■ **Exercise**: Rewrite all of the records with "in mm" replaced by "in millimeters" and everything else left unchanged, and leave the pictures out.

■ **Extracted information**:
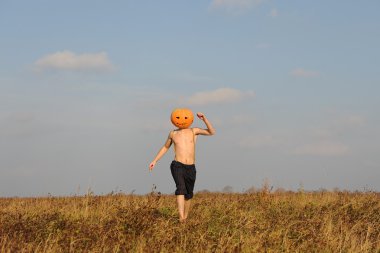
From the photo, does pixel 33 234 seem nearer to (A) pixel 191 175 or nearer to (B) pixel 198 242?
(B) pixel 198 242

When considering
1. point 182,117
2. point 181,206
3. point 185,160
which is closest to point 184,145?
point 185,160

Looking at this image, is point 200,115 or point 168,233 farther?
point 200,115

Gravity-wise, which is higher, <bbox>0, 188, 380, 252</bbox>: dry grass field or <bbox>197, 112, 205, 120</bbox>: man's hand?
<bbox>197, 112, 205, 120</bbox>: man's hand

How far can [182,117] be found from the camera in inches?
407

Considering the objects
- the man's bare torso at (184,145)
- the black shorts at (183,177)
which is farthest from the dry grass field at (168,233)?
the man's bare torso at (184,145)

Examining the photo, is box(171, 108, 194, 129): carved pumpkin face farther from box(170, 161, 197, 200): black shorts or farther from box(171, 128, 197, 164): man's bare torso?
box(170, 161, 197, 200): black shorts

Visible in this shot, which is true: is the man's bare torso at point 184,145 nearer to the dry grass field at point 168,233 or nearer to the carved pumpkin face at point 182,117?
the carved pumpkin face at point 182,117

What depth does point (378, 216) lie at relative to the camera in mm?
11812

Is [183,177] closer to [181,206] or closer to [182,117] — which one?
[181,206]

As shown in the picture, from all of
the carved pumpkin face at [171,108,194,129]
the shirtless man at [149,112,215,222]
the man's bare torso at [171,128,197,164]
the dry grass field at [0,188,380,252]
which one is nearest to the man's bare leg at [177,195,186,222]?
the shirtless man at [149,112,215,222]

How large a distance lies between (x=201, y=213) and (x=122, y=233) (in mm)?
3007

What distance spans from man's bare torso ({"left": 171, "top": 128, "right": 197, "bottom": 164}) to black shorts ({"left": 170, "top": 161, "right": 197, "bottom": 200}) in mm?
106

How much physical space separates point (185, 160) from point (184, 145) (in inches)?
11.2

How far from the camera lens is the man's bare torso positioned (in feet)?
33.9
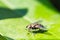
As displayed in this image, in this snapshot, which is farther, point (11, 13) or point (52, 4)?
point (52, 4)

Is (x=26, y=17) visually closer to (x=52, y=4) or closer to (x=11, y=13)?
(x=11, y=13)

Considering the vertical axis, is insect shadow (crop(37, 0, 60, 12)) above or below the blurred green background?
above

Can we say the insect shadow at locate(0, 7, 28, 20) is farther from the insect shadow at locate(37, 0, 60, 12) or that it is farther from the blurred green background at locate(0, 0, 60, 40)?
the insect shadow at locate(37, 0, 60, 12)

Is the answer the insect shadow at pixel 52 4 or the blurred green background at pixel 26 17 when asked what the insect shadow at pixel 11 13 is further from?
the insect shadow at pixel 52 4

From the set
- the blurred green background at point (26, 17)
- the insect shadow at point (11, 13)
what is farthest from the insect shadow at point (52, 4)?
the insect shadow at point (11, 13)

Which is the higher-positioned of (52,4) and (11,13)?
(52,4)

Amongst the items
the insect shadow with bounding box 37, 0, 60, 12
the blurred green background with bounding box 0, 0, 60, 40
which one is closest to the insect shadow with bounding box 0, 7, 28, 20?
the blurred green background with bounding box 0, 0, 60, 40

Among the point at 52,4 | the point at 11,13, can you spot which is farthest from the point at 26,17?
the point at 52,4

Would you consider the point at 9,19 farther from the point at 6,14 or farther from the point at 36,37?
the point at 36,37
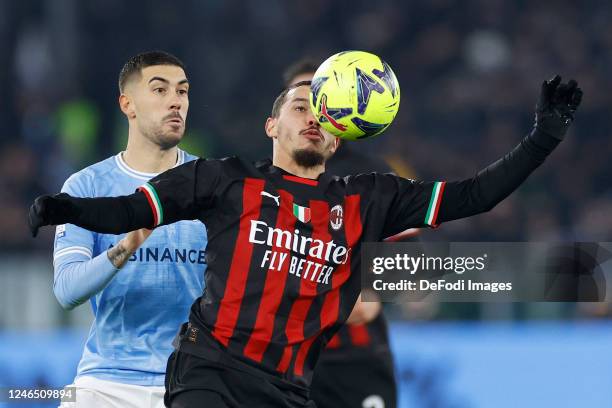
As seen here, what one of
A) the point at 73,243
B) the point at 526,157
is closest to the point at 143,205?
the point at 73,243

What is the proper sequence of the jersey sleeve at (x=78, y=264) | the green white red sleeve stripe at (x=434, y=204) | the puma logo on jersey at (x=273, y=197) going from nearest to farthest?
the puma logo on jersey at (x=273, y=197) → the green white red sleeve stripe at (x=434, y=204) → the jersey sleeve at (x=78, y=264)

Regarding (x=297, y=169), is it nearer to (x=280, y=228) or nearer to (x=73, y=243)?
(x=280, y=228)

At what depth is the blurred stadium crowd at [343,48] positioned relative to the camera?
11.3 metres

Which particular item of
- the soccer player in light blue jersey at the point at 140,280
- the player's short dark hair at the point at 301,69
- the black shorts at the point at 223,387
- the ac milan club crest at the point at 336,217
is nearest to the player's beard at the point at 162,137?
the soccer player in light blue jersey at the point at 140,280

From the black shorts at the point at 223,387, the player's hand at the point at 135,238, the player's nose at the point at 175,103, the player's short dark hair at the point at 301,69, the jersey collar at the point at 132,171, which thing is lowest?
the black shorts at the point at 223,387

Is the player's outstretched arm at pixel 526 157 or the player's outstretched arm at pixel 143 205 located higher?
the player's outstretched arm at pixel 526 157

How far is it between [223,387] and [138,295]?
0.92m

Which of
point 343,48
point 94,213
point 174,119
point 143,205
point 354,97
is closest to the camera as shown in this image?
point 94,213

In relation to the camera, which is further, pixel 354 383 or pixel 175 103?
pixel 354 383

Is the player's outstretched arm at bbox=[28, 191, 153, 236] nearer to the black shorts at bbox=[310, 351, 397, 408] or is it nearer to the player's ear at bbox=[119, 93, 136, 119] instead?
the player's ear at bbox=[119, 93, 136, 119]

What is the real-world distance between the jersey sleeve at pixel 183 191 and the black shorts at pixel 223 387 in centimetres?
49

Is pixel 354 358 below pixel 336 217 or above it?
below

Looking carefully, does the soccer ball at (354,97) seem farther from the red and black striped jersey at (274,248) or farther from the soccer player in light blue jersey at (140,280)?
the soccer player in light blue jersey at (140,280)

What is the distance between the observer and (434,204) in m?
4.33
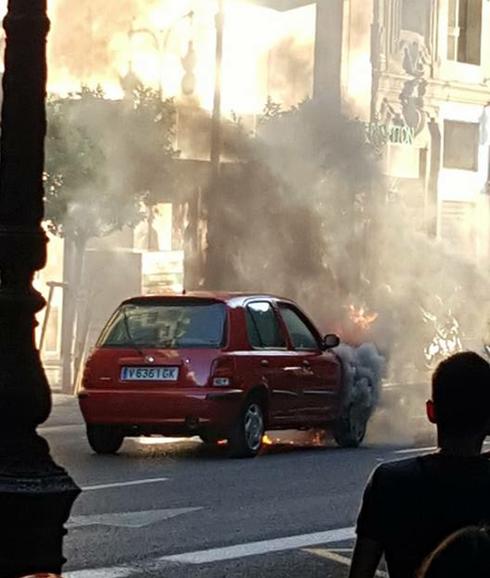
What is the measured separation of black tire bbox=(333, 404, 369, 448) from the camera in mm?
14375

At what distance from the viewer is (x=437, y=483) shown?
3451mm

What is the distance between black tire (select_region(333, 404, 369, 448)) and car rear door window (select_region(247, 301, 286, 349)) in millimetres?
1204

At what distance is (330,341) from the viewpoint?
1405 cm

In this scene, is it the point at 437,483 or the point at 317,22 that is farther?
the point at 317,22

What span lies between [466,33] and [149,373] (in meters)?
24.2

■ **Answer for the task**:
From the photo, does pixel 33 234 seem nearer to (A) pixel 191 175 or nearer to (B) pixel 198 242?
(B) pixel 198 242

When considering
1. point 182,117
2. point 181,206
3. point 185,160
which is closest to point 184,145?
point 185,160

Looking at this image, is point 200,115 or point 168,233 farther?
point 200,115

Gravity-wise, which is higher, <bbox>0, 188, 380, 252</bbox>: dry grass field or <bbox>197, 112, 205, 120</bbox>: man's hand?
<bbox>197, 112, 205, 120</bbox>: man's hand

How far can [182,117] be found from the camera in inches?
407

Considering the objects
- the man's bare torso at (184,145)
- the black shorts at (183,177)
which is farthest from the dry grass field at (168,233)?
the man's bare torso at (184,145)

Examining the photo, is box(171, 108, 194, 129): carved pumpkin face farther from box(170, 161, 197, 200): black shorts or farther from box(171, 128, 197, 164): man's bare torso?
box(170, 161, 197, 200): black shorts

Visible in this shot, which is true: is the man's bare torso at point 184,145 nearer to the dry grass field at point 168,233 or nearer to the carved pumpkin face at point 182,117?
the carved pumpkin face at point 182,117

What depth does point (378, 216) lie at relative to the camera in millimeters?
11812

Is [183,177] closer to [181,206] or closer to [182,117] — which one?
[181,206]

As shown in the picture, from all of
the carved pumpkin face at [171,108,194,129]
the shirtless man at [149,112,215,222]
the man's bare torso at [171,128,197,164]
the dry grass field at [0,188,380,252]
which one is nearest to the man's bare leg at [177,195,186,222]?
the shirtless man at [149,112,215,222]

How large a distance lies between (x=201, y=213) and (x=122, y=233) (in millimeters)?
3007

What distance spans from man's bare torso ({"left": 171, "top": 128, "right": 197, "bottom": 164}) to black shorts ({"left": 170, "top": 161, "right": 197, "bottom": 200}) in millimeters?
106

How much physical space separates point (185, 160) from point (184, 145) (in inches)?
11.2

How far from the camera lens is the man's bare torso positioned (in feet)?
33.9
As displayed in this image, in this snapshot, which is farther, point (11, 13) or point (52, 4)?
point (52, 4)

Is (x=26, y=17) visually closer to (x=52, y=4) or closer to (x=11, y=13)?
(x=11, y=13)

Considering the vertical axis, is insect shadow (crop(37, 0, 60, 12)) above or below the blurred green background?
above

Can we say the insect shadow at locate(0, 7, 28, 20) is farther from the insect shadow at locate(37, 0, 60, 12) or that it is farther from the blurred green background at locate(0, 0, 60, 40)?
the insect shadow at locate(37, 0, 60, 12)

Is the answer the insect shadow at pixel 52 4 or the blurred green background at pixel 26 17 when asked what the insect shadow at pixel 11 13 is further from?
the insect shadow at pixel 52 4

From the set
- the blurred green background at point (26, 17)
- the insect shadow at point (11, 13)
what is farthest from the insect shadow at point (52, 4)?
the insect shadow at point (11, 13)

Which is the higher-positioned of (52,4) and (11,13)?
(52,4)

Amongst the items
the insect shadow with bounding box 37, 0, 60, 12
the blurred green background with bounding box 0, 0, 60, 40
which one is closest to the insect shadow with bounding box 0, 7, 28, 20?
the blurred green background with bounding box 0, 0, 60, 40

Among the point at 52,4 | the point at 11,13, can you spot which is farthest from the point at 26,17?
the point at 52,4

Would you consider the point at 9,19 farther from the point at 6,14 or farther from the point at 36,37?
the point at 36,37
As seen here, what one of
A) the point at 73,243
B) the point at 526,157
is closest to the point at 143,205?
the point at 73,243

What is the proper sequence of the jersey sleeve at (x=78, y=264) | the green white red sleeve stripe at (x=434, y=204) | the puma logo on jersey at (x=273, y=197) going from nearest to farthest?
the puma logo on jersey at (x=273, y=197) → the green white red sleeve stripe at (x=434, y=204) → the jersey sleeve at (x=78, y=264)

Regarding (x=297, y=169), is it nearer to (x=280, y=228) or nearer to (x=73, y=243)?
(x=280, y=228)

At what depth is the blurred stadium crowd at [343,48] positioned relative to the camera?
11.3 metres

Which particular item of
- the soccer player in light blue jersey at the point at 140,280
- the player's short dark hair at the point at 301,69
- the black shorts at the point at 223,387
- the ac milan club crest at the point at 336,217
is nearest to the player's beard at the point at 162,137?
the soccer player in light blue jersey at the point at 140,280

From the black shorts at the point at 223,387, the player's hand at the point at 135,238, the player's nose at the point at 175,103, the player's short dark hair at the point at 301,69, the jersey collar at the point at 132,171, which thing is lowest?
the black shorts at the point at 223,387

Is the player's outstretched arm at pixel 526 157 or the player's outstretched arm at pixel 143 205 located higher?
the player's outstretched arm at pixel 526 157

How far is it between [223,387] and [138,295]?
0.92m

Which of
point 343,48
point 94,213
point 174,119
point 143,205
point 354,97
is closest to the camera as shown in this image?
point 94,213

In relation to the camera, which is further, pixel 354 383 or pixel 175 103?
pixel 354 383

Is the player's outstretched arm at bbox=[28, 191, 153, 236] nearer to the black shorts at bbox=[310, 351, 397, 408] or is it nearer to the player's ear at bbox=[119, 93, 136, 119] instead?
the player's ear at bbox=[119, 93, 136, 119]

What is the real-world distance between the jersey sleeve at pixel 183 191 and the black shorts at pixel 223 387 in centimetres?
49

Is pixel 354 358 below pixel 336 217 or above it?
below

Looking carefully, does the soccer ball at (354,97) seem farther from the red and black striped jersey at (274,248) or farther from the soccer player in light blue jersey at (140,280)?
the soccer player in light blue jersey at (140,280)

What is the distance between the observer and (434,204) in m?
4.33
What is the measured separation of black tire bbox=(333, 404, 369, 448) from the camera in millimeters?
14375

At what distance from the viewer is (x=437, y=483) shown?
3451mm

What is the distance between black tire (select_region(333, 404, 369, 448)) and car rear door window (select_region(247, 301, 286, 349)) in millimetres?
1204

At what distance is (330,341) from the viewpoint?
1405 cm

In this scene, is it the point at 437,483 or the point at 317,22 that is farther?
the point at 317,22

What span lies between [466,33] and [149,373] (in meters)?
24.2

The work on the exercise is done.